Vale lembrar que durante o Estado Novo, o governo e a Igreja tinham um relacionamento baseado numa espécie de acordo moral, em que Getúlio Vargas comprometia- se a assegurar à Igreja Católica a liberdade que ela precisava para agir em ambiente propício à sua ação evangelizadora, ou seja, o espaço público da escola. Contudo, a atuação da Igreja deveria limitar-se ao domínio religioso, em sentido restrito à pregação e ―domínio sobre as almas‖. Em troca, o Estado Novo esperava dos membros do clero que estes, através da palavra e do exemplo, ensinassem aos fiéis a obediência à lei, a ordem e a disciplina.

Nessa perspectiva, a escola se transforma no espaço legítimo para exercer a civilidade e a moral cristã tão indispensável para a vida social no mundo moderno. Assim, por ser a instituição que confere o aprendizado indispensável para a vida em sociedade, deveria transmitir não só os padrões culturais em circulação, como modelar os comportamentos, os afetos, os instintos visando o tipo de sociedade que se quer formar. Nesse sentido, as práticas escolares do ensino religioso, podem ser entendidas perfeitamente como práticas civilizatórias por abrangerem as várias esferas da vida moral do indivíduo.
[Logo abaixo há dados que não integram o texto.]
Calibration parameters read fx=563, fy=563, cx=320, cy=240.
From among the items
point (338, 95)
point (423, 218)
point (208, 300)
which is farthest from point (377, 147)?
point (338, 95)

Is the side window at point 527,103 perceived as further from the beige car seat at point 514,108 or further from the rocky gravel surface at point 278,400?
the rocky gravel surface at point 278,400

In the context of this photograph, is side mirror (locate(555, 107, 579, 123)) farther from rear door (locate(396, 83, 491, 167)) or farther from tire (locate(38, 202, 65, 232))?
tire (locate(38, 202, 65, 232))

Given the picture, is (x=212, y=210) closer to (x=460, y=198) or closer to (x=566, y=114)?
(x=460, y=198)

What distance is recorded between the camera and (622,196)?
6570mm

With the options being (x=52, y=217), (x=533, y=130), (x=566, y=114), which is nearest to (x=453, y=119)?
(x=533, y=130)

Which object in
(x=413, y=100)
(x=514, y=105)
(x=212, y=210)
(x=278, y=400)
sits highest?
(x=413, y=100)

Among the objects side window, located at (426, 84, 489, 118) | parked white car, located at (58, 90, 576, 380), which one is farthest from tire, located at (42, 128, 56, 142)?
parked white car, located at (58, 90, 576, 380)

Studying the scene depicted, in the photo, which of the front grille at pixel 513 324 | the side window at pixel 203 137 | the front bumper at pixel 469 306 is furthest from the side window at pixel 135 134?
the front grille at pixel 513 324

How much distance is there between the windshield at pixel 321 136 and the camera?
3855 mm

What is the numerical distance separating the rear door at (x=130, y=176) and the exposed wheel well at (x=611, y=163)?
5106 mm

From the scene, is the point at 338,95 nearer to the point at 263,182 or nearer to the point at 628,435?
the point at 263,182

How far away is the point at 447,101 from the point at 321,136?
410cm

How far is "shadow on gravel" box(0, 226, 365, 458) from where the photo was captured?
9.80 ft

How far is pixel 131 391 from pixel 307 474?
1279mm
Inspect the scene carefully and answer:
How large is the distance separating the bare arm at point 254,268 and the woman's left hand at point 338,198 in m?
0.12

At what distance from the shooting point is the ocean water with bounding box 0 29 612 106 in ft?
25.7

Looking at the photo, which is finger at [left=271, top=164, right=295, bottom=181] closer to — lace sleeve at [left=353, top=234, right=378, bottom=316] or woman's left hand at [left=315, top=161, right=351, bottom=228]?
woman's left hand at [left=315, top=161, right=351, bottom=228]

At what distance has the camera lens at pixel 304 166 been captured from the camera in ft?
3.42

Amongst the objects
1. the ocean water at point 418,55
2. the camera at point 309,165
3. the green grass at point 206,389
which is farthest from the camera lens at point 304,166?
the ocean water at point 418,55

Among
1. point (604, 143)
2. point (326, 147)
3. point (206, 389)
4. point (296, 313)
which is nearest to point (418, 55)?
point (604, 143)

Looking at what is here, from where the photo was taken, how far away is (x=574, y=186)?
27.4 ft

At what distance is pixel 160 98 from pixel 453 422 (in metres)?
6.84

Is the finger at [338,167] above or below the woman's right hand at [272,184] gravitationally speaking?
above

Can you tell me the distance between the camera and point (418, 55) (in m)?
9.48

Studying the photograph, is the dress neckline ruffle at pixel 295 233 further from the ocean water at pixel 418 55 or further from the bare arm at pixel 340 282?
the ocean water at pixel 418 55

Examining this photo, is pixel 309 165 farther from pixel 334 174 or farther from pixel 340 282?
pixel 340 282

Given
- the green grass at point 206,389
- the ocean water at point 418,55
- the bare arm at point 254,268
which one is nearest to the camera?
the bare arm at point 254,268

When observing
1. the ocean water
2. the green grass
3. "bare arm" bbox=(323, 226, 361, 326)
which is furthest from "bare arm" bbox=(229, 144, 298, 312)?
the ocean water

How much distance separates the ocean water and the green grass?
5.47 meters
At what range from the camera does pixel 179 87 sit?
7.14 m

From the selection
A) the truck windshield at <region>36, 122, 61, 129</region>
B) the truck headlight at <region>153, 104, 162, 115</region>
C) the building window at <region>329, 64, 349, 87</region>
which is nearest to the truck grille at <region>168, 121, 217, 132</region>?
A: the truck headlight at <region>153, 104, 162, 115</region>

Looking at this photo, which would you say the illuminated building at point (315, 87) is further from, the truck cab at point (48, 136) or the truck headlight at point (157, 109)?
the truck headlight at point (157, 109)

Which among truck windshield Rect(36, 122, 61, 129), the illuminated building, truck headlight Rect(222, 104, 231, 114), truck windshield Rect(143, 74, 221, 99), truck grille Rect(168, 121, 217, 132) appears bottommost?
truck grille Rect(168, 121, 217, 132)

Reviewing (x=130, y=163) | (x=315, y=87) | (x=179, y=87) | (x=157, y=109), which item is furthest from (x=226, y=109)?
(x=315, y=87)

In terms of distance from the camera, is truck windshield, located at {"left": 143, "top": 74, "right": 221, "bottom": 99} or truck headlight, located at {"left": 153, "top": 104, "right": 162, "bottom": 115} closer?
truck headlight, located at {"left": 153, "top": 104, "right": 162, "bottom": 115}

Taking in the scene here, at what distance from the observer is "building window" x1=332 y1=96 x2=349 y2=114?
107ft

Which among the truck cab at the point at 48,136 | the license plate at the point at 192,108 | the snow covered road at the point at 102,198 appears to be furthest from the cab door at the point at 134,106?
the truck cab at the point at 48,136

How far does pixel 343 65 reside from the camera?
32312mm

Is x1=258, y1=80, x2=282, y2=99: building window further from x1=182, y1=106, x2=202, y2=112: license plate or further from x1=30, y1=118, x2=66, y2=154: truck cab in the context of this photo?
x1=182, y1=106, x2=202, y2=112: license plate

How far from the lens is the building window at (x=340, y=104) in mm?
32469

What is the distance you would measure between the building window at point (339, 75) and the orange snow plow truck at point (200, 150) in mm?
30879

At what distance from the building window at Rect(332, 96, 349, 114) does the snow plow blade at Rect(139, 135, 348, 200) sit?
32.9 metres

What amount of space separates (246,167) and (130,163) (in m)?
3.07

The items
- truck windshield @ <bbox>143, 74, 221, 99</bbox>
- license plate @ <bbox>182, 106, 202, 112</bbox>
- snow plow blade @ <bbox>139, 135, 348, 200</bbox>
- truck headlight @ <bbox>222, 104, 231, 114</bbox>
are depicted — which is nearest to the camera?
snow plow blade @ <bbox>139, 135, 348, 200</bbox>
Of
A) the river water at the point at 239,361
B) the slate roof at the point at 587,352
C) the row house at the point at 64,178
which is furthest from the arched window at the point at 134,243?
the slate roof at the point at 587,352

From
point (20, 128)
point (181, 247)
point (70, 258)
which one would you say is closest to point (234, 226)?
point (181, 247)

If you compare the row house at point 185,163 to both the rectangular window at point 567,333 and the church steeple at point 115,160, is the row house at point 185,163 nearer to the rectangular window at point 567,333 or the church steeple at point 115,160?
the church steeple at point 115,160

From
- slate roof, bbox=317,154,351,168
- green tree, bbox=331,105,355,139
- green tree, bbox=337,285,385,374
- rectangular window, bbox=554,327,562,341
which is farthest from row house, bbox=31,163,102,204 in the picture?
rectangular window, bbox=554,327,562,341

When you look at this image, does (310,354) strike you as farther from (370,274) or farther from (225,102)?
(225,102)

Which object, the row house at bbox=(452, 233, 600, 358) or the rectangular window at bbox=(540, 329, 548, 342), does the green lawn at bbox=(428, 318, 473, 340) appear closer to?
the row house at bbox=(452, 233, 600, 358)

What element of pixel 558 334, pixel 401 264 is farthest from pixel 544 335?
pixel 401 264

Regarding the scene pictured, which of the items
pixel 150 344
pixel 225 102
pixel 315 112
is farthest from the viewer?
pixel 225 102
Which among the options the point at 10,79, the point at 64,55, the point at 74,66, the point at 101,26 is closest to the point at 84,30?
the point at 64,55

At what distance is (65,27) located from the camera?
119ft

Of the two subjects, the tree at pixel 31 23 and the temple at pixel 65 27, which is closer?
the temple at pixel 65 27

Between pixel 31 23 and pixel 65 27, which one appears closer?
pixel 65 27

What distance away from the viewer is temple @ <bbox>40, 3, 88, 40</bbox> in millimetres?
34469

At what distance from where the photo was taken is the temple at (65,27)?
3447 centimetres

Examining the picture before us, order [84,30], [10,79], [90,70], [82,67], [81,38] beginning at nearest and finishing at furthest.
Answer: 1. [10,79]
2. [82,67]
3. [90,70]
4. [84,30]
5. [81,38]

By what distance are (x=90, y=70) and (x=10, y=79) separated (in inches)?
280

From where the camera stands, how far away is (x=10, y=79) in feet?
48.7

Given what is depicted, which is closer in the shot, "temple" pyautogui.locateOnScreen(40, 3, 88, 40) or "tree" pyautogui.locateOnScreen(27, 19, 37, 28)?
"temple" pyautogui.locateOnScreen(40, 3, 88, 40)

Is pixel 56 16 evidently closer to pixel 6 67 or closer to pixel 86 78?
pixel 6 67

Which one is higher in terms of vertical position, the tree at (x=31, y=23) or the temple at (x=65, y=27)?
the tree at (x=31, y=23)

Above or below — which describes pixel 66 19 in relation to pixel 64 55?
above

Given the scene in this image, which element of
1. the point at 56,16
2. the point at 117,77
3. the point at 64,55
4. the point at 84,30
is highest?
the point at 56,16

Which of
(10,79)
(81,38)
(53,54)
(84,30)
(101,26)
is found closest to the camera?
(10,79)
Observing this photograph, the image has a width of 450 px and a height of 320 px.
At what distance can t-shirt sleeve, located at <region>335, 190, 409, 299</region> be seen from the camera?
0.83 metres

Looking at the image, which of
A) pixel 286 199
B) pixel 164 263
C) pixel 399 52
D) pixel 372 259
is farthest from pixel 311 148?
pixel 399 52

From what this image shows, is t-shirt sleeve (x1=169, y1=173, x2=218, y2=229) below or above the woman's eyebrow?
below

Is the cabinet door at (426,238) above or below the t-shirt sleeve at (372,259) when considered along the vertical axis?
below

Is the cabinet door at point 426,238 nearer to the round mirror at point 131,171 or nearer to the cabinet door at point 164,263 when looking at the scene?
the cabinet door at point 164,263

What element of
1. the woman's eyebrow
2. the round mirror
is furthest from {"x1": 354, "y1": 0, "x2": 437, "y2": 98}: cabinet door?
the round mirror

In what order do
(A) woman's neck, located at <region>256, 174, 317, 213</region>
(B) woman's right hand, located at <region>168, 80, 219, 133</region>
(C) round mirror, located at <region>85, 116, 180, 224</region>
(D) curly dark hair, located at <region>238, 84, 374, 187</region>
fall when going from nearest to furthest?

O novo homem civilizado deveria carregar consigo as marcas do cristianismo, entendendo cristão como sinônimo de católico. Todavia, tais ideais só encontrariam sua efetivação se a Igreja assumisse com maior clareza o papel de educadora da população, desenvolvendo uma educação sistemática que promovesse a recristianização do povo brasileiro e a recuperação do poder e da influência

religiosa na vida pública. Tal estratégia fica evidente nas disputas que se instauraram em torno do campo educacional no período em apreço, tendo por ambiente legitimador a Associação Brasileira de Educação. A luta pela introdução do ensino religioso nas escolas públicas visa garantir a sua influência sobre as classes populares e urbanas.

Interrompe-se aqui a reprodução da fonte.